The conservative xylem traits, small LAR and modest RGR of Tasmanian light-demanders are consistent with selection for resistance to freeze-thaw embolism, at the expense of growth rate. Whereas competition for light favours rapid growth in light-demanding trees native to environments with warm, frost-free growing seasons, frost resistance may be an equally important determinant of the fitness of light-demanders in cool-temperate rainforest, as seedlings establishing in large openings are exposed to sub-zero temperatures that can occur throughout most of the year.
在高光照下,树木的耐荫性和生长之间存在权衡关系,这种权衡关系被认为是潮湿森林时间动态变化的基础。另一方面,有人认为,树种在温度梯度上的分异涉及到生长速度和抗寒性之间的权衡关系。目前还不太清楚这两个主要的权衡关系如何相互作用。
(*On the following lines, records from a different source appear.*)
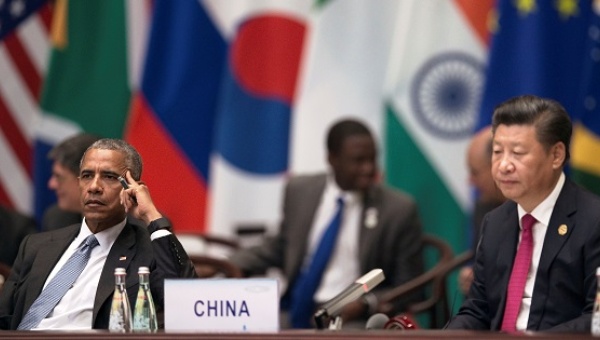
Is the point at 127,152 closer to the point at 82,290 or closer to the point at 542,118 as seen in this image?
the point at 82,290

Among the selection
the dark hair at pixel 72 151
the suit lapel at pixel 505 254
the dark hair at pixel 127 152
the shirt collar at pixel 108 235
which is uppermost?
the dark hair at pixel 72 151

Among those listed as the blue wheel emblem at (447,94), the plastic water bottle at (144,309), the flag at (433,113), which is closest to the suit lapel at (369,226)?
the flag at (433,113)

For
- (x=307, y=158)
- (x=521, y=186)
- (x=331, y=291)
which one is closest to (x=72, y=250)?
(x=521, y=186)

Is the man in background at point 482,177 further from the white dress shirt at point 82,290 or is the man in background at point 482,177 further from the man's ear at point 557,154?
the white dress shirt at point 82,290

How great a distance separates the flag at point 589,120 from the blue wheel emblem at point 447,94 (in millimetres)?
968

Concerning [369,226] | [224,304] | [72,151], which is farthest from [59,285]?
[369,226]

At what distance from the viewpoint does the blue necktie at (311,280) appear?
6652mm

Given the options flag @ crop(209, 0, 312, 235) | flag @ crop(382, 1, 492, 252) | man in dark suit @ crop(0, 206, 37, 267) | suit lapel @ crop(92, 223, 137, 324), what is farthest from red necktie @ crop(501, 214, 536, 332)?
flag @ crop(209, 0, 312, 235)

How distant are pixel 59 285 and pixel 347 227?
8.36ft

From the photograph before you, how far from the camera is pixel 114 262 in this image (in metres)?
4.58

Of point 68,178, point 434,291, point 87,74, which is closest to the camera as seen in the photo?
point 68,178

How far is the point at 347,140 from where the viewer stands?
693 cm

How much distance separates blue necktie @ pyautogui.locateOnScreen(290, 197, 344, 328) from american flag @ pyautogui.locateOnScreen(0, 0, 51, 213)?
259cm

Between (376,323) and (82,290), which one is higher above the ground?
(82,290)
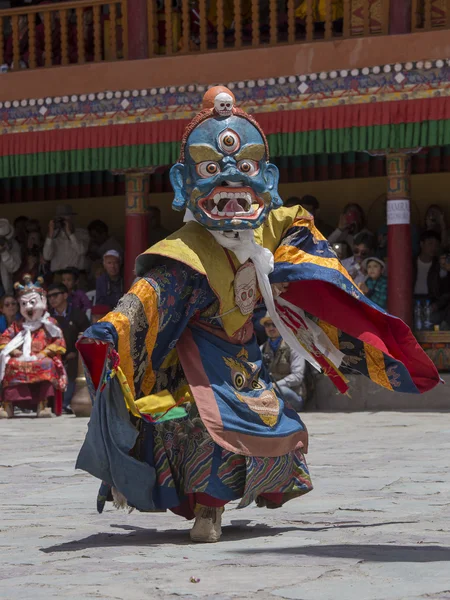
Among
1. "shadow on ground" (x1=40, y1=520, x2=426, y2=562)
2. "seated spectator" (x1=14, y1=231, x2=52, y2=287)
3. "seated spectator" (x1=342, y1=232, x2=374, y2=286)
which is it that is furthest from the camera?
"seated spectator" (x1=14, y1=231, x2=52, y2=287)

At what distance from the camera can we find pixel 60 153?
41.2 feet

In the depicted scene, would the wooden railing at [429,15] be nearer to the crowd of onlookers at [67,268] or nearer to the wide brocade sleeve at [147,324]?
the crowd of onlookers at [67,268]

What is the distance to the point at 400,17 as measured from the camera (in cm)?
1128

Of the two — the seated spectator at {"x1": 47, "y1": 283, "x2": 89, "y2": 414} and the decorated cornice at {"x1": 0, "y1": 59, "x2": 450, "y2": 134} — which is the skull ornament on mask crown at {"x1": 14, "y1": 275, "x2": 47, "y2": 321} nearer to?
the seated spectator at {"x1": 47, "y1": 283, "x2": 89, "y2": 414}

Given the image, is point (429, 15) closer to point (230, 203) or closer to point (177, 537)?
point (230, 203)

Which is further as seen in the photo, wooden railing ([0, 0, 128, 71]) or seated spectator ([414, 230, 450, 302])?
wooden railing ([0, 0, 128, 71])

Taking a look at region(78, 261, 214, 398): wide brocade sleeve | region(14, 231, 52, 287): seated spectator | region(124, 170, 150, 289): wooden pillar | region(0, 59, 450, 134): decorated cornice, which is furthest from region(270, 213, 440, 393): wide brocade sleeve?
region(14, 231, 52, 287): seated spectator

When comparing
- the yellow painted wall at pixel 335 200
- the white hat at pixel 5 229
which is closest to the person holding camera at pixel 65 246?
the white hat at pixel 5 229

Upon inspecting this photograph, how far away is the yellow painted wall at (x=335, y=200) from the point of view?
44.5 feet

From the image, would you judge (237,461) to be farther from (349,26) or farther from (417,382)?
(349,26)

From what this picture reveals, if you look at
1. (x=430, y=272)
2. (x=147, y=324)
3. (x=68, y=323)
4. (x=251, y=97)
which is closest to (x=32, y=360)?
(x=68, y=323)

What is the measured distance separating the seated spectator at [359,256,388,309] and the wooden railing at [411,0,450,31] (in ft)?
6.52

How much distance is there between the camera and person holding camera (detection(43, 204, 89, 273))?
1358 centimetres

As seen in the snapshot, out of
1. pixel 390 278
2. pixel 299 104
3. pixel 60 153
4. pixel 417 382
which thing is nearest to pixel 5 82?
pixel 60 153
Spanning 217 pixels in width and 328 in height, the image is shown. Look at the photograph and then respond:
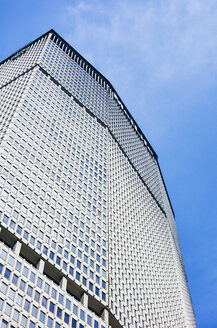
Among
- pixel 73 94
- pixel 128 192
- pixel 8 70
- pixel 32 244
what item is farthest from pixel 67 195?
pixel 8 70

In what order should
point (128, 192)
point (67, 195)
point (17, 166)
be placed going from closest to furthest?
point (17, 166), point (67, 195), point (128, 192)

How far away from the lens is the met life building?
230ft

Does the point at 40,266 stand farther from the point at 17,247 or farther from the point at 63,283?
the point at 63,283

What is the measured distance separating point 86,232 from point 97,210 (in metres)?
10.6

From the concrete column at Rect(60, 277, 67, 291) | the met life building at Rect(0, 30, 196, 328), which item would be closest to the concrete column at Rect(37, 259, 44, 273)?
the met life building at Rect(0, 30, 196, 328)

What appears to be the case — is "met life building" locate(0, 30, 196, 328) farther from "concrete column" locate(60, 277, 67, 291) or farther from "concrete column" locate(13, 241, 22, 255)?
"concrete column" locate(60, 277, 67, 291)

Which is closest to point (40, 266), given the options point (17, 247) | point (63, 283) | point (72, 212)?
point (17, 247)

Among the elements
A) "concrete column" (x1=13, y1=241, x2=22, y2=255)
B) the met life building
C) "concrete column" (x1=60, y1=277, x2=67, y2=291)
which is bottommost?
"concrete column" (x1=60, y1=277, x2=67, y2=291)

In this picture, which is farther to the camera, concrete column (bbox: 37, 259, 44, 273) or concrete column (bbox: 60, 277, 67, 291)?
concrete column (bbox: 60, 277, 67, 291)

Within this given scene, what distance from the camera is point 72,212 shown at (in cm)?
9031

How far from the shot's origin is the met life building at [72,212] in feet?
230

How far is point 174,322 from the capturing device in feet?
373

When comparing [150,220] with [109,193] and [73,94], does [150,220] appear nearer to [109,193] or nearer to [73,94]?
[109,193]

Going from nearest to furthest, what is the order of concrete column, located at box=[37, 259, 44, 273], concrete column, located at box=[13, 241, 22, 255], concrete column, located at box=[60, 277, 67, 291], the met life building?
concrete column, located at box=[13, 241, 22, 255]
the met life building
concrete column, located at box=[37, 259, 44, 273]
concrete column, located at box=[60, 277, 67, 291]
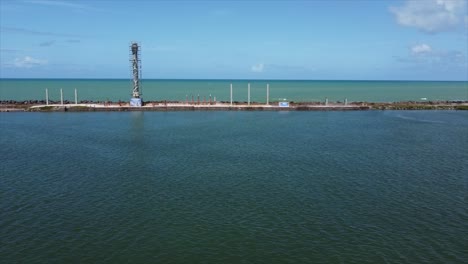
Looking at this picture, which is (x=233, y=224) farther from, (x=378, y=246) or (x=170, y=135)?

在温室环境中培养澳大利亚热带和凉爽温带雨林树种的幼苗,以比较这两个集合体中生长与耐荫性的权衡关系。测量生物量分布、光合能力和导管直径,以研究物种在光需求和生长速度方面差异的功能相关性。通过对茎生长的光补偿点进行野外估计来评估物种的光需求。
需光性强和耐荫性强的热带物种的相对生长率(RGR)差异显著,但温带物种的这种趋势不明显。这一模式与生物量分布数据相吻合:热带物种的比叶面积(SLA)和叶面积比(LAR)与补偿点呈显著正相关,但凉爽温带物种则不然。塔斯马尼亚需光者生长缓慢、SLA 和 LAR 较小,与导管狭窄和潜在边材导水率低有关。
塔斯马尼亚需光者保守的木质部特征、较小的 LAR 和适中的 RGR 与抗冻融栓塞的选择一致,牺牲了生长速度。在温暖、无霜生长季节的环境中,对光的竞争有利于喜光树木的快速生长,而在凉爽的温带雨林中,光需求者的适应能力同样重要的决定因素可能是抗冻性,因为在大开口处建立的幼苗会暴露在全年大部分时间都会出现的零度以下的温度中。